# 	The	language classification	problem

Paper experiment setup: While in this study, in order to enable training of SOMs, each language corpus was divided into samples where the length of each sample was set to 1, 000 symbols. The data for each language was preprocessed such that the text included only lower case letters and spaces. All punctuation was removed. Lastly, all text used the 26-letter ISO basic Latin alphabet, i.e., the alphabet for both training and test data was the same and it included 27 symbols. 

In [1]:
import re
import numpy as np
import os
import random
import pickle
from collections import defaultdict

In [2]:
alphabet = 'abcdefghijklmnopqrstuvwxyz '  # 27 symbols including space
alphabet_size = len(alphabet)
hd_dimension1 = 100  
hd_dimension2 = 1000

In [3]:
def ngrams(text, n=3):
    ngrams = []
    for i in range(len(text) - n + 1):
        ngram = text[i:i + n]
        ngrams.append(ngram)
    
    return ngrams


In [4]:
def preprocess(text):
    # Lowercase the text
    text = text.lower()
    text = re.sub(r'[^a-z ]', '', text)
    return text

example1 = '4	Ah, dernier truc : l’idéal est de vider la cuisine d’un trait en prenant bien le temps de ranger et non pas petit à petit mais dans l’urgence comme j’ai fait car cela devient vite le bazar.'
processed_text1 = preprocess(example1)

print("Original text:")
print(example1)
print("\nPreprocessed text:")
print(processed_text1)


Original text:
4	Ah, dernier truc : l’idéal est de vider la cuisine d’un trait en prenant bien le temps de ranger et non pas petit à petit mais dans l’urgence comme j’ai fait car cela devient vite le bazar.

Preprocessed text:
ah dernier truc  lidal est de vider la cuisine dun trait en prenant bien le temps de ranger et non pas petit  petit mais dans lurgence comme jai fait car cela devient vite le bazar


In [5]:
ngrams_example1 = ngrams(processed_text1)

In [None]:
def split_data(file_path, train_ratio=0.7, val_ratio=0.15, test_ratio=0.15):
    with open(file_path, 'r') as file:
        sentences = file.readlines()

    random.shuffle(sentences)

    total_sentences = len(sentences)
    train_end = int(train_ratio * total_sentences)
    val_end = train_end + int(val_ratio * total_sentences)

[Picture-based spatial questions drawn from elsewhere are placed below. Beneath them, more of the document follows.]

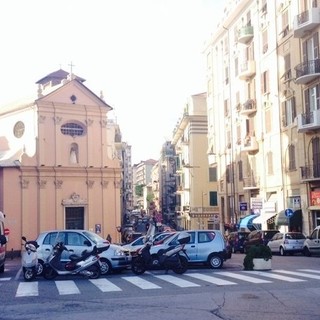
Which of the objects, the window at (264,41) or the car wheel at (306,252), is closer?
the car wheel at (306,252)

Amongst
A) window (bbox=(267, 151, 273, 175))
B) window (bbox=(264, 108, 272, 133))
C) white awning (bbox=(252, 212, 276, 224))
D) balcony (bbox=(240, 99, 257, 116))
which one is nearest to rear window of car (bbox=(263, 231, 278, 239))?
white awning (bbox=(252, 212, 276, 224))

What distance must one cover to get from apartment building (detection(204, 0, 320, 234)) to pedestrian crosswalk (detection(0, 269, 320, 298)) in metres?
17.8

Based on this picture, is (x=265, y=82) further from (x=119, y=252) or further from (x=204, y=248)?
(x=119, y=252)

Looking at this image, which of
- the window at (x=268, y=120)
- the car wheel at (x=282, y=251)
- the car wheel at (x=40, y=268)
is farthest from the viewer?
the window at (x=268, y=120)

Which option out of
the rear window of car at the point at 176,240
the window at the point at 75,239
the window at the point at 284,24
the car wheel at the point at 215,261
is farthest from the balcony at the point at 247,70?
Answer: the window at the point at 75,239

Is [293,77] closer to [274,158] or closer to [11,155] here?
[274,158]

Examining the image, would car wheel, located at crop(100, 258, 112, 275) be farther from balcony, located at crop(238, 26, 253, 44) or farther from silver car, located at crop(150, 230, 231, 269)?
balcony, located at crop(238, 26, 253, 44)

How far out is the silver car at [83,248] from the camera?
1923 centimetres

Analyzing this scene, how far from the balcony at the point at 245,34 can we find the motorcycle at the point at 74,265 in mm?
30551

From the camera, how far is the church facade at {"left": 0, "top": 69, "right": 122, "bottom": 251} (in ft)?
159

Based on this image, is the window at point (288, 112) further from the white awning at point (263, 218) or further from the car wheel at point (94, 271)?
the car wheel at point (94, 271)

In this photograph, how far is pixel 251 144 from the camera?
1715 inches

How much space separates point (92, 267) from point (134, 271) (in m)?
1.89

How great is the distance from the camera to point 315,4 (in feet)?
113
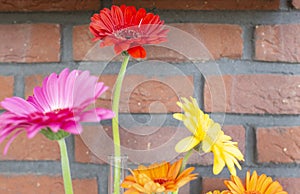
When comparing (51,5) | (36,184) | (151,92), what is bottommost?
(36,184)

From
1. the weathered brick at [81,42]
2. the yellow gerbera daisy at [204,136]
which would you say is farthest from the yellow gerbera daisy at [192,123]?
the weathered brick at [81,42]

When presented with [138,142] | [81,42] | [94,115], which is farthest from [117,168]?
[81,42]

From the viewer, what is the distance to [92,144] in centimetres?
45

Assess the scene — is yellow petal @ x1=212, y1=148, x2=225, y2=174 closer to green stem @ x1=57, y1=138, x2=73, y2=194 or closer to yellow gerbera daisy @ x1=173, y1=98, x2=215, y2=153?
yellow gerbera daisy @ x1=173, y1=98, x2=215, y2=153

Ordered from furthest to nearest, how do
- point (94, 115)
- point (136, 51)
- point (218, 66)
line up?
1. point (218, 66)
2. point (136, 51)
3. point (94, 115)

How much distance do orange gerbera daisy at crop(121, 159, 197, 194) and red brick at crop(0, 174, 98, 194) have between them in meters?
0.20

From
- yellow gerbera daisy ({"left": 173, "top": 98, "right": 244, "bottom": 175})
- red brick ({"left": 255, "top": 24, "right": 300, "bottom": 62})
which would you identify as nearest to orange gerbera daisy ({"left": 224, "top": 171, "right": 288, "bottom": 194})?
yellow gerbera daisy ({"left": 173, "top": 98, "right": 244, "bottom": 175})

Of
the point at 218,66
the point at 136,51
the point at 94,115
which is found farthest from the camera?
the point at 218,66

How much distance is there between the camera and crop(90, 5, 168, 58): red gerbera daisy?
1.45 feet

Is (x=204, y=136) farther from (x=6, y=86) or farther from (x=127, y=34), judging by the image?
(x=6, y=86)

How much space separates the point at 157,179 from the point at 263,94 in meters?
0.25

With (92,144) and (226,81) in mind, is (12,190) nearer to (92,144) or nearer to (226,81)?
(92,144)

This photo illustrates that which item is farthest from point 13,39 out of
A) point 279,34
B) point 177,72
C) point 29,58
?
point 279,34

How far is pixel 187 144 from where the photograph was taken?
0.46m
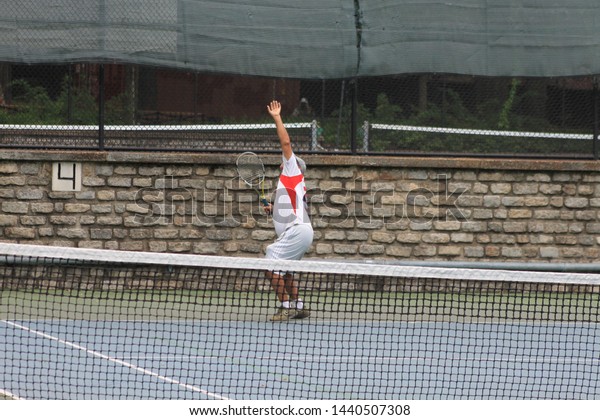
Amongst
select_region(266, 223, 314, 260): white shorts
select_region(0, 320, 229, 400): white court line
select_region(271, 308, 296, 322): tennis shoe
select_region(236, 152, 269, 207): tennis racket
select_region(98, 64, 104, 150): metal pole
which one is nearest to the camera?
select_region(0, 320, 229, 400): white court line

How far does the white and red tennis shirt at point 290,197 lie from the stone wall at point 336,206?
2.03 m

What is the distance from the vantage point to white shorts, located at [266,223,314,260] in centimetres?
1040

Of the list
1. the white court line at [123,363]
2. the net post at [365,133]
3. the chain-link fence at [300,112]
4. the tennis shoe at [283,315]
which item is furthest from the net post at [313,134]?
the white court line at [123,363]

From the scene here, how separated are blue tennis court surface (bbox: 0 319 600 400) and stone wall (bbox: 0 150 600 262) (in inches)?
93.7

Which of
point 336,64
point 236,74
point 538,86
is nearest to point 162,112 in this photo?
point 236,74

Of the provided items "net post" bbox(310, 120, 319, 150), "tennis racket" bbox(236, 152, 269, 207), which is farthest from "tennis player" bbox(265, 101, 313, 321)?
"net post" bbox(310, 120, 319, 150)

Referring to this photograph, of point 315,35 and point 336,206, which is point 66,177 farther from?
point 315,35

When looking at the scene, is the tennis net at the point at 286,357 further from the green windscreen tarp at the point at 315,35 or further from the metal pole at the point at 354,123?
the green windscreen tarp at the point at 315,35

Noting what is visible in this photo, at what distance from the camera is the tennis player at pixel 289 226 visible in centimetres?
1009

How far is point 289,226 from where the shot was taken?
1042 centimetres

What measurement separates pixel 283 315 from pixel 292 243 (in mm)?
676

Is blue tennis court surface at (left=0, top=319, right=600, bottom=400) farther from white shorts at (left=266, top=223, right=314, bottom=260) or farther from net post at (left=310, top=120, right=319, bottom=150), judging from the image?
net post at (left=310, top=120, right=319, bottom=150)

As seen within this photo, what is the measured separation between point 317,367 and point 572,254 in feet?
17.9

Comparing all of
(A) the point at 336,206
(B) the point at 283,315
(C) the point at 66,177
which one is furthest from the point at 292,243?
(C) the point at 66,177
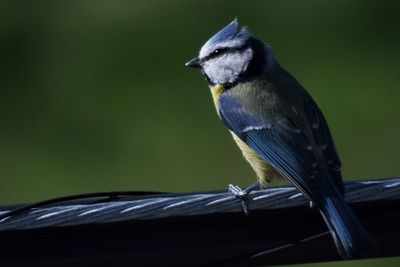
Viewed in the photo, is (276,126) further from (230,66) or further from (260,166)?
(230,66)

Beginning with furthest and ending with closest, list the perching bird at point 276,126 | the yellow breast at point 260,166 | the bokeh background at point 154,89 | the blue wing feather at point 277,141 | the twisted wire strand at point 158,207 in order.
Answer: the bokeh background at point 154,89 → the yellow breast at point 260,166 → the blue wing feather at point 277,141 → the perching bird at point 276,126 → the twisted wire strand at point 158,207

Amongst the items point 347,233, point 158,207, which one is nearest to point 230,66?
point 347,233

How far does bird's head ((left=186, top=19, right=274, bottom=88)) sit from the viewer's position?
17.1 feet

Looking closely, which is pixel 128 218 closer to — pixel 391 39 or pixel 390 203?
pixel 390 203

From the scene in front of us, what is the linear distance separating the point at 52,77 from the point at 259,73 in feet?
19.0

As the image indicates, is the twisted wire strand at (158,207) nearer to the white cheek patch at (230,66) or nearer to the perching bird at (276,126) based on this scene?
the perching bird at (276,126)

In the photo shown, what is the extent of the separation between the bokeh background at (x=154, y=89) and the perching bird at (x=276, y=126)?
9.48 ft

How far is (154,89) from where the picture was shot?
10.4 meters

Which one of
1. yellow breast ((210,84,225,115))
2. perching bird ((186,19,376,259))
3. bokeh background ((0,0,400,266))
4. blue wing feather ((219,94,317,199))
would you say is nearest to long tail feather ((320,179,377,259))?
perching bird ((186,19,376,259))

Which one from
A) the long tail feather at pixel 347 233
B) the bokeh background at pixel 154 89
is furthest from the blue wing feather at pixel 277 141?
the bokeh background at pixel 154 89

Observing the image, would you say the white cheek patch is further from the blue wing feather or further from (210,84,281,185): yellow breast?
(210,84,281,185): yellow breast

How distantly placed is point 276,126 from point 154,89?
570 cm

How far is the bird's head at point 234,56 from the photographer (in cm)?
523

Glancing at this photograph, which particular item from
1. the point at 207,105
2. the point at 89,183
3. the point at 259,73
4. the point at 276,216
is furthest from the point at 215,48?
the point at 207,105
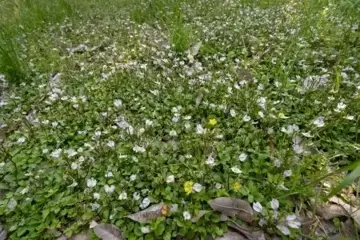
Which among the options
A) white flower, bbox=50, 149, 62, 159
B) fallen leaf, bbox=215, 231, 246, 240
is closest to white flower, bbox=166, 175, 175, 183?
fallen leaf, bbox=215, 231, 246, 240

    train_sentences = sentences[:train_end]
    val_sentences = sentences[train_end:val_end]
    test_sentences = sentences[val_end:]

    base, ext = os.path.splitext(file_path)
    with open(f"{base}_train{ext}", 'w') as train_file:
        train_file.writelines(train_sentences)
    with open(f"{base}_val{ext}", 'w') as val_file:
        val_file.writelines(val_sentences)
    with open(f"{base}_test{ext}", 'w') as test_file:
        test_file.writelines(test_sentences)



In [None]:
def ngram_stat(ngrams):
    s_i = np.zeros(alphabet_size ** n)

    # Create a mapping from n-gram to index in vector s
    ngram_to_index = defaultdict(lambda: len(ngram_to_index))
    
    for ngram in ngrams:
        index = ngram_to_index[ngram]
        s_i[index] += 1

    return s_i  

In [None]:
def create_dataset_stat(folder_path):
    dataset = {}
    for filename in os.listdir(folder_path):
        if filename.endswith('.txt'):
            file_path = os.path.join(folder_path, filename)
            sentences = read_sentences(file_path)
            for sentence in sentences:
                preprocessed_sentence = preprocess(sentence)
                ngrams_sentence = ngrams(preprocessed_sentence)
                s_i = ngram_sta(ngrams_sentence)
            dataset[filename] = s_i  

    return dataset

# Hyperdimensional Centroid Language classification

In [6]:
def initialize_hd_vectors(ngrams, d):
    hd_vectors = {}
    for ngram in ngrams:
        hd_vectors[ngram] = np.random.choice([-1, 1], size=(d,))
    return hd_vectors


In [7]:
def init_memory(alphabet_size, hd_dimension):
    H = np.random.choice([-1, 1], size=(hd_dimension, alphabet_size))
    return H

def get_hd_vector(symbol_index, item_memory):
    # Retrieve the HD vector for the given symbol index from item memory H
    return item_memory[:, symbol_index]


In [8]:
# Initialize item memory
item_memory = init_memory(alphabet_size, hd_dimension1)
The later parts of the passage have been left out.